Machine translation and natural language processing in crisis response scenarios
MT and NLP have proven to be crucial technologies in crises, events such as earthquakes and pandemics. Crises, by their nature, happen suddenly, without warning, and often require relaying crucial information between parties. This can include aid requests from people on the ground, broadcast messages from authorities or aid providers to affected populations. In many crises, there is usually little to no lead time, making the logistics of organising human translators or developing relevant technologies, especially in situations where the language spoken on the ground is not spoken by the aid providers, difficult at best. A good example of such a scenario occurred in Haiti in 2010. The Haitian earthquake of that year devastated the island, levelling much of the infrastructure and putting tens of thousands of people in critical need of aid. The first aid providers to arrive (the US Navy and the Red Cross) had difficulty communicating with the local population since that population’s predominate language (over 85%) was Haitian Kreyól.

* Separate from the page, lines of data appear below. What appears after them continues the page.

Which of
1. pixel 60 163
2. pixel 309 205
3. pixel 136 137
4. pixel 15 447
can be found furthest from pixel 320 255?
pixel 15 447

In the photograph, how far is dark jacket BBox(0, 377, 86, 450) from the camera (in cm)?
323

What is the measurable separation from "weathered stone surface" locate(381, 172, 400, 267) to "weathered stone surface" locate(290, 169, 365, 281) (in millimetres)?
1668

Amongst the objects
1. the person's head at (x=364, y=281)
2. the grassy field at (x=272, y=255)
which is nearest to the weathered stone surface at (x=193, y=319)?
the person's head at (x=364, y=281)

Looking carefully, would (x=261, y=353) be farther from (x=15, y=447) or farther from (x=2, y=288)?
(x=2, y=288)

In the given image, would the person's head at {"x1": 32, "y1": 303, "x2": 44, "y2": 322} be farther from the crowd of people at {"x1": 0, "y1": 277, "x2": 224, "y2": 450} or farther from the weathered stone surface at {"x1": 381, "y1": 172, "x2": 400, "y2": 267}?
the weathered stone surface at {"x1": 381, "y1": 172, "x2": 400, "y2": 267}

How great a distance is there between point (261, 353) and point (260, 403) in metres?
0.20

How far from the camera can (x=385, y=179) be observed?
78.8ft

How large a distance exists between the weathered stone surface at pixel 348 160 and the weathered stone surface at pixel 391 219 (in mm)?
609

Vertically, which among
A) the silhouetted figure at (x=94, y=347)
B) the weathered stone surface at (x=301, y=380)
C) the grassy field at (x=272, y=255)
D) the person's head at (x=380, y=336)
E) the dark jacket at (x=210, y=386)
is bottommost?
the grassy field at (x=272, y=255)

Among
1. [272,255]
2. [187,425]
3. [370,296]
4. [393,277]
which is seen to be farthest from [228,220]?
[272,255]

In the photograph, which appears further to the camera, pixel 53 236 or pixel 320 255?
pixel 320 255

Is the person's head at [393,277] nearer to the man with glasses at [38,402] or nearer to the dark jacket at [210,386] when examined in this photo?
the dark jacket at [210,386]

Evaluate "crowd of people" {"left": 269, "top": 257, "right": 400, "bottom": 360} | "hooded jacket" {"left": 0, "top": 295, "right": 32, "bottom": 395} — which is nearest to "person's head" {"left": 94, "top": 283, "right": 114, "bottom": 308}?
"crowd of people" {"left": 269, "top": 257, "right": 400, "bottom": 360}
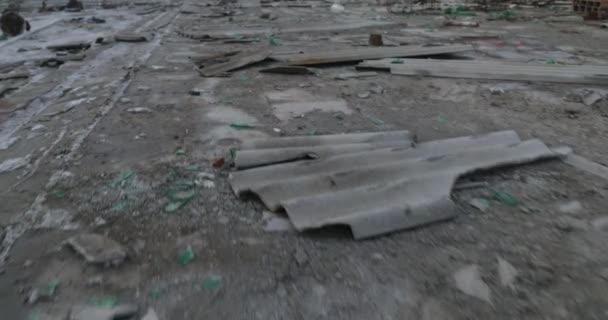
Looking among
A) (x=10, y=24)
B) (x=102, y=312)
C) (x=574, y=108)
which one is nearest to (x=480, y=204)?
(x=102, y=312)

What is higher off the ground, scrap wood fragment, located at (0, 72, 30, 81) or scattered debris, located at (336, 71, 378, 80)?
scattered debris, located at (336, 71, 378, 80)

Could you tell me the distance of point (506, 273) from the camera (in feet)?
5.16

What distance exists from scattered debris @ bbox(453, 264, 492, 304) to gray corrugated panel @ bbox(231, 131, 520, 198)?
29.7 inches

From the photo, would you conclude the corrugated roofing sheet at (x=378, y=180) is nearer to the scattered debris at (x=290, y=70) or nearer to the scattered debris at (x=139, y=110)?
the scattered debris at (x=139, y=110)

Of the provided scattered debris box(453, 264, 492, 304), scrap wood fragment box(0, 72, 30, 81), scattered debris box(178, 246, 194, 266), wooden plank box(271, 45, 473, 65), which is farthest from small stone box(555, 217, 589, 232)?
scrap wood fragment box(0, 72, 30, 81)

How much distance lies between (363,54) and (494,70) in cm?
147

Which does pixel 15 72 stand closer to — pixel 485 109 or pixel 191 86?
pixel 191 86

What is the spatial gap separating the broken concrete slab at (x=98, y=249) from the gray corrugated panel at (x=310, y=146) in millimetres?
795

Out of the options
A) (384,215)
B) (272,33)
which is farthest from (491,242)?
(272,33)

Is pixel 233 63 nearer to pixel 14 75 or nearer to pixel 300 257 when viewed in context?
pixel 14 75

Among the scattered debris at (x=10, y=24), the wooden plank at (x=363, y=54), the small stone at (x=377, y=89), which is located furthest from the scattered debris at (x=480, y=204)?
the scattered debris at (x=10, y=24)

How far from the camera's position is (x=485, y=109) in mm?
3439

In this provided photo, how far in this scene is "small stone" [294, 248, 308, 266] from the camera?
1.64 metres

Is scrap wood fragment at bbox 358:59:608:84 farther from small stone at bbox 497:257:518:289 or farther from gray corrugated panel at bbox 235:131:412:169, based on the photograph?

Within days, the aid providers were being inundated with upwards of 5,000 requests for aid per hour, most of which were written in Kreyól. By rapidly combining NLP technologies with a large crowd of Kreyól speakers, aid providers were able to save thousands of lives. The lesson learned by this crisis is that a combination of both human skill (e.g., for translation, geolocation) and computer technology allowed for rapid messaging, translation, triaging, and response. The lesson has broader implications for similar scenarios that may be less time sensitive, but no less critical, such as for pandemic or humanitarian response.